# Biot and Savart Integral using Vectors

1. Jul 17, 2015

### eliw00d

How would I go about setting up a Biot and Savart Integral using Vectors?

Here is an exercise we had in class:
I tried to set it up using Vectors, and figured dl to be <-L,L> and r to be <½L, -½L>. After the cross product, I am not sure how to handle the integration, since r can vary. Would it be a double integral, or am I overthinking it?

The instructor gave me the answer, and I have been trying to figure out a way to use Vectors to solve it, since I am fairly comfortable with them. Any help would be appreciated!

2. Jul 17, 2015

### Dr. Courtney

Not a double integral. The sum of two line integrals.

3. Jul 19, 2015

### eliw00d

Alright, so I split it up into two parts, r1 and r2.

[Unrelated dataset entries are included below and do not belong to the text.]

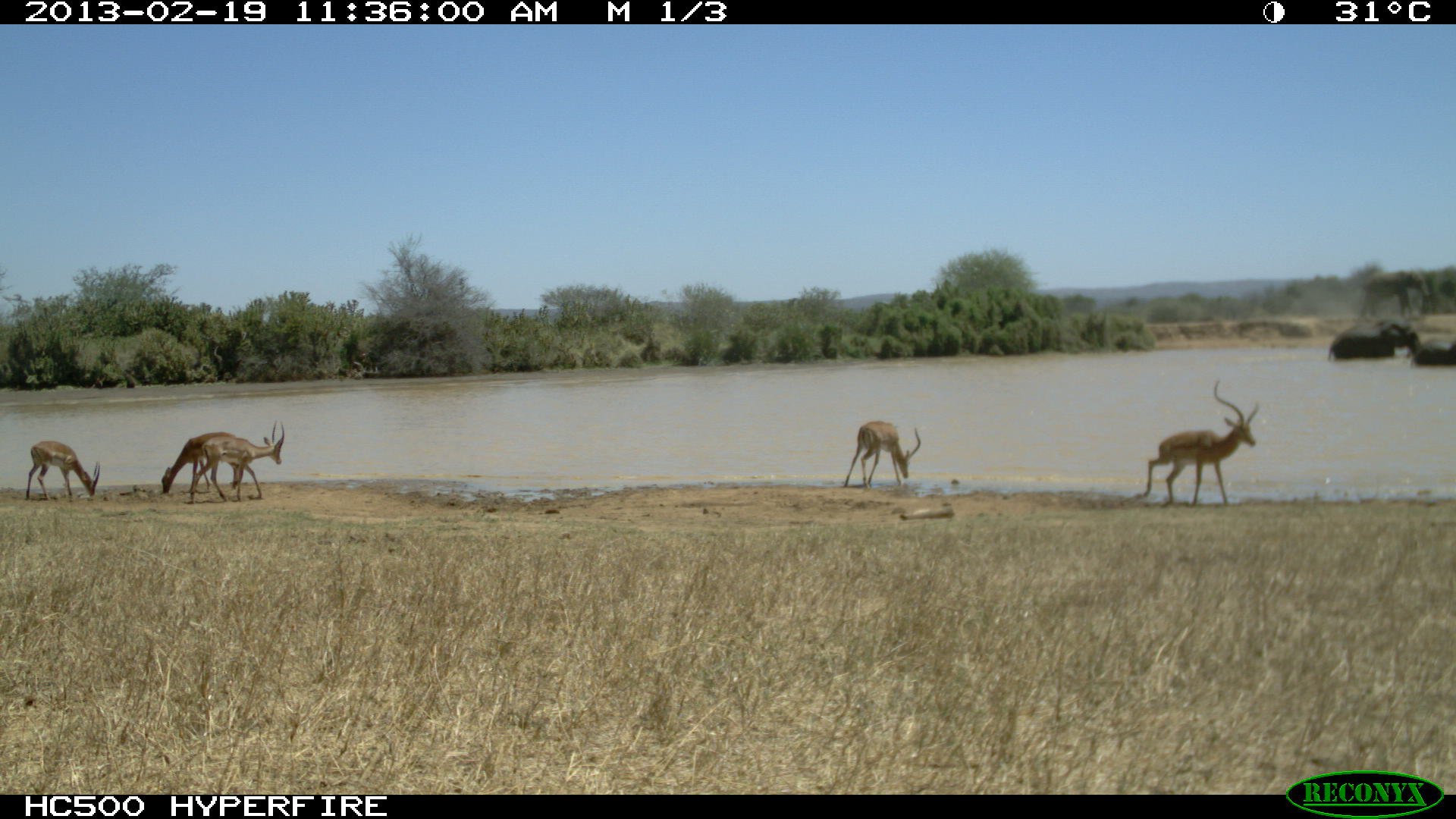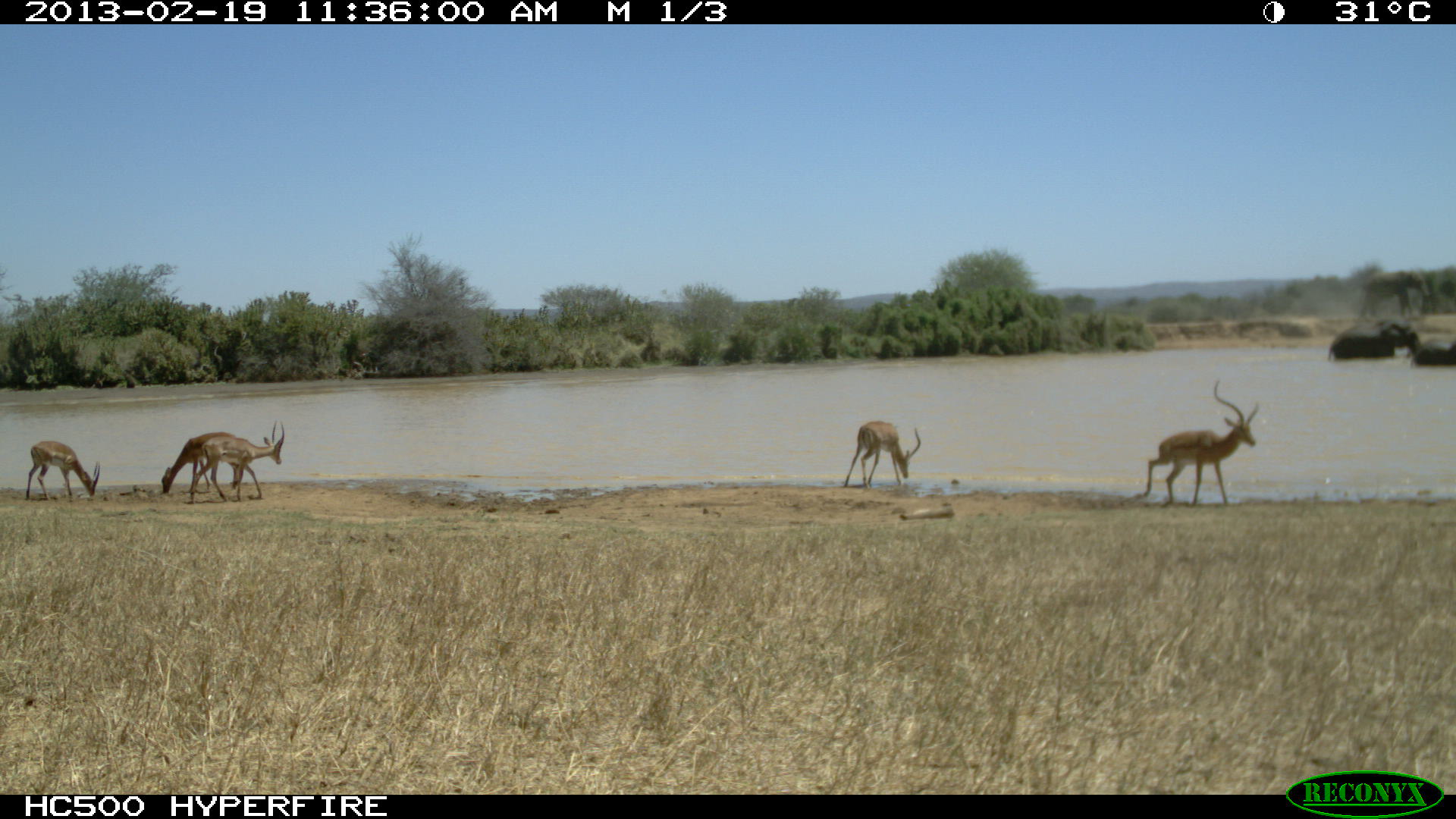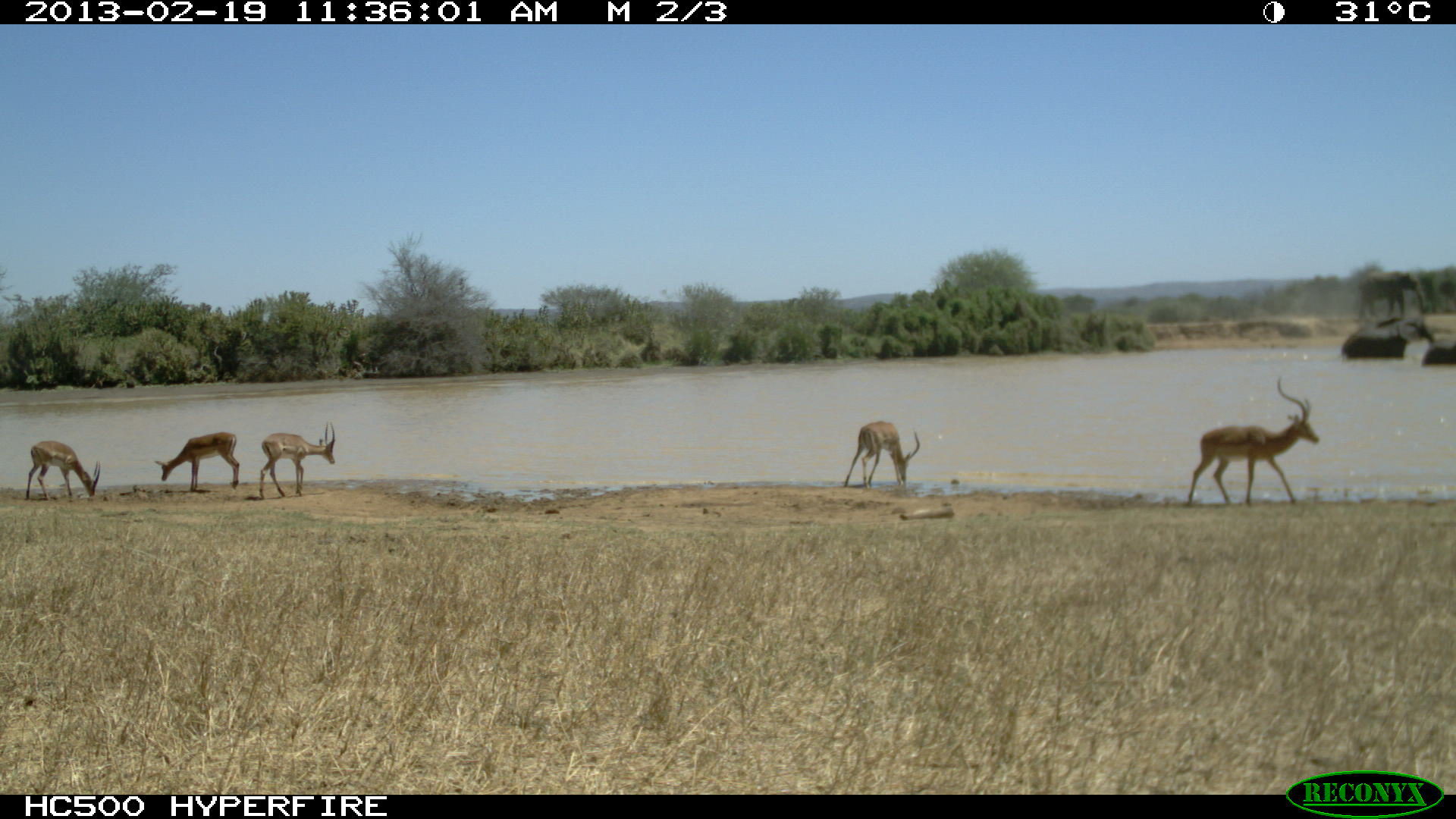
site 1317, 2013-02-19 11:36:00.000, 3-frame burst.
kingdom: Animalia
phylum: Chordata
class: Mammalia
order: Artiodactyla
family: Bovidae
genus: Aepyceros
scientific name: Aepyceros melampus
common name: impala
Aepyceros melampus (impala), count 5.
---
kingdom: Animalia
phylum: Chordata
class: Mammalia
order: Proboscidea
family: Elephantidae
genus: Loxodonta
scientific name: Loxodonta africana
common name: african bush elephant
Loxodonta africana (african bush elephant), count 2.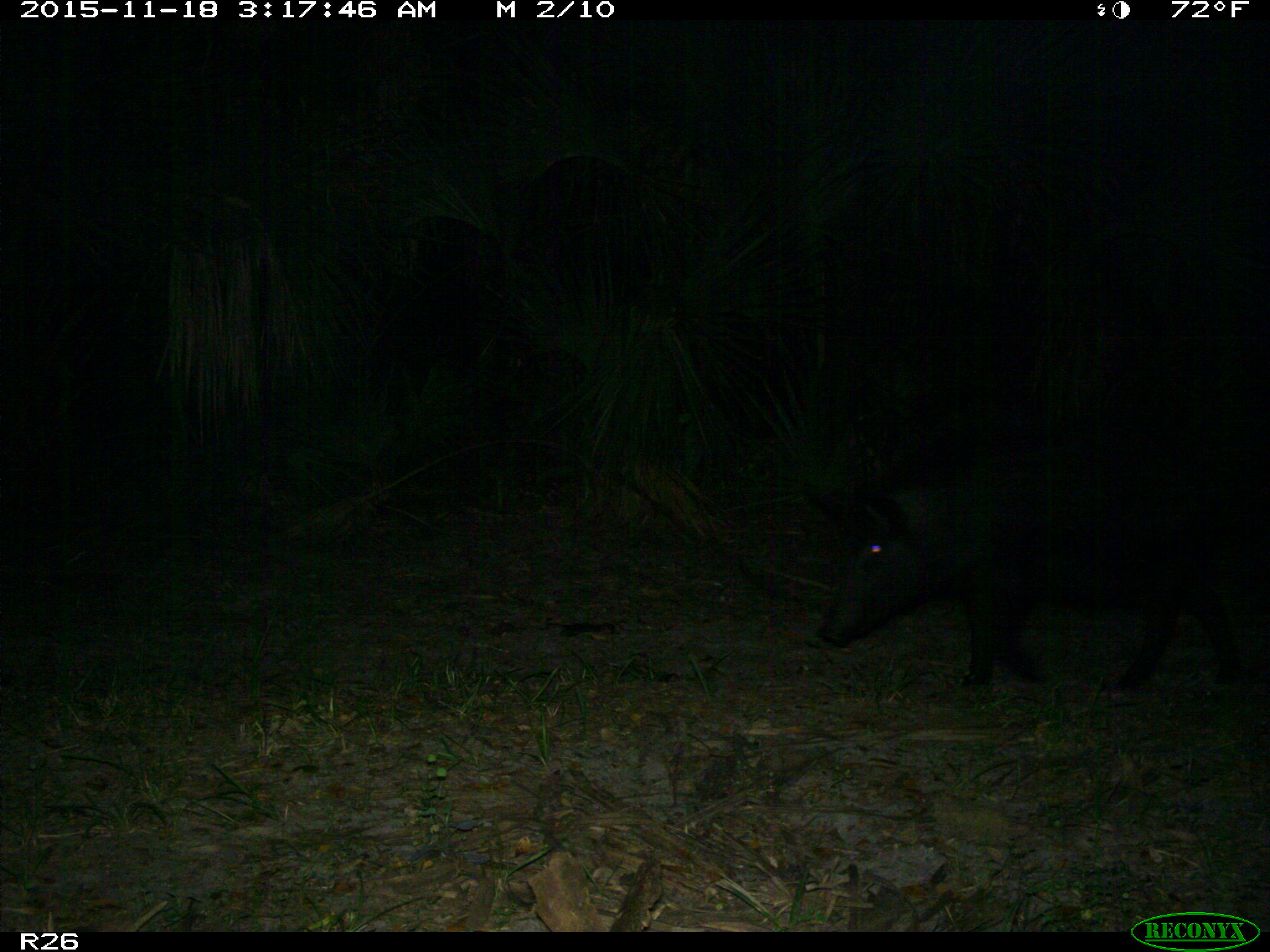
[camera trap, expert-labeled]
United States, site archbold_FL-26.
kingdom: Animalia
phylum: Chordata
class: Mammalia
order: Artiodactyla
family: Suidae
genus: Sus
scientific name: Sus scrofa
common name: wild boar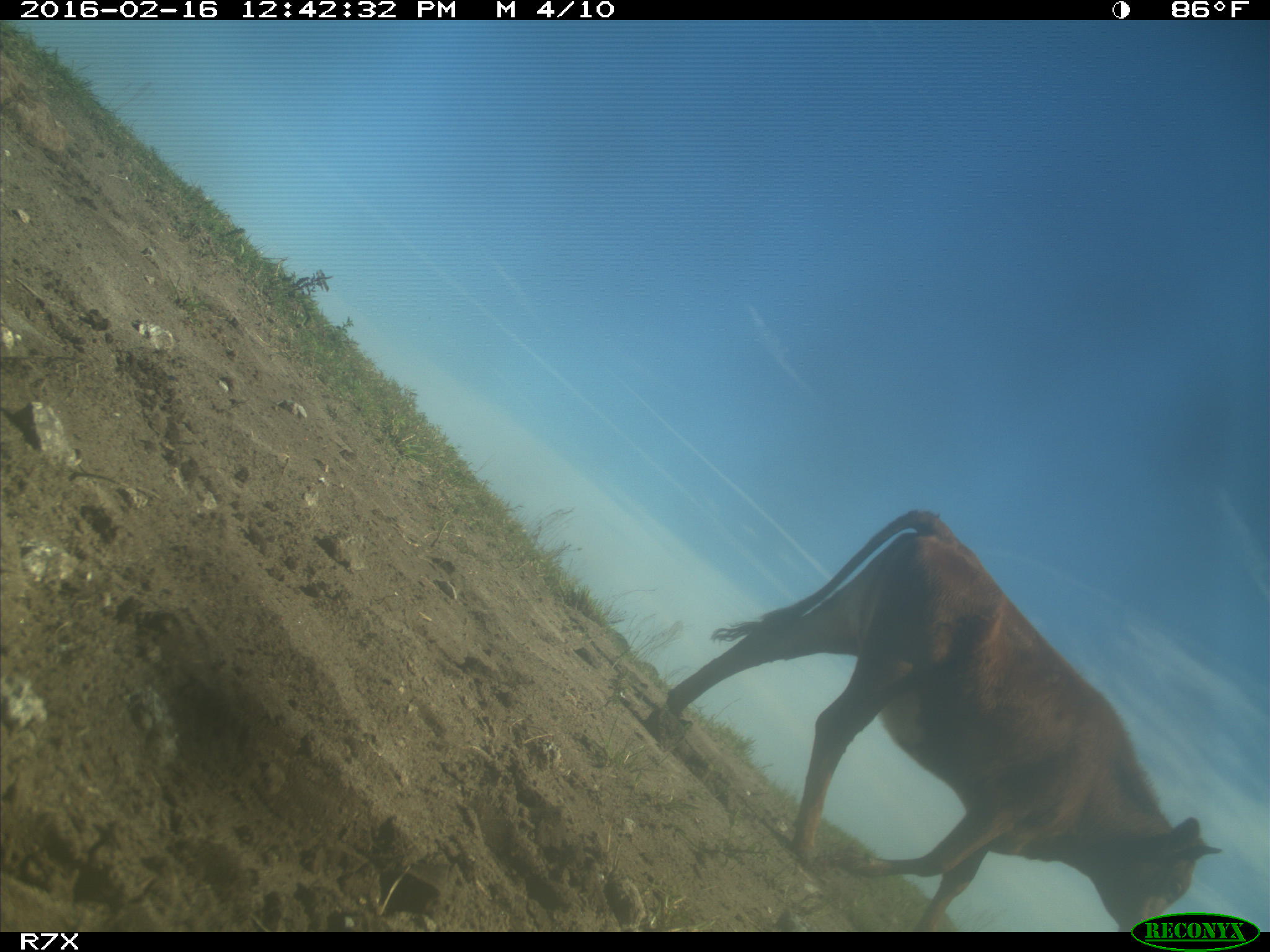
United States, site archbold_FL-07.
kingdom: Animalia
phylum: Chordata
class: Mammalia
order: Artiodactyla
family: Bovidae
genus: Bos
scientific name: Bos taurus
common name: domestic cow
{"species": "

Both have a magnitude of L / sqrt(2).
r1 has a direction vector of <√2 / 2, √2 / 2, 0>,
r2 has a direction vector of <√2 / 2, -√2 / 2, 0>.

Then, dl1 is <-L, 0, 0> and dl2 is <0, L, 0>.

Both cross products are L * (√2 / 2) in (-k) direction.

Do I integrate from L to 0 for the horizontal part, and 0 to L for the vertical part?

The answer he supplied is (μ0 / 4π) * (I * (√2 / L)) in (-k) direction, but I am not getting the same answer.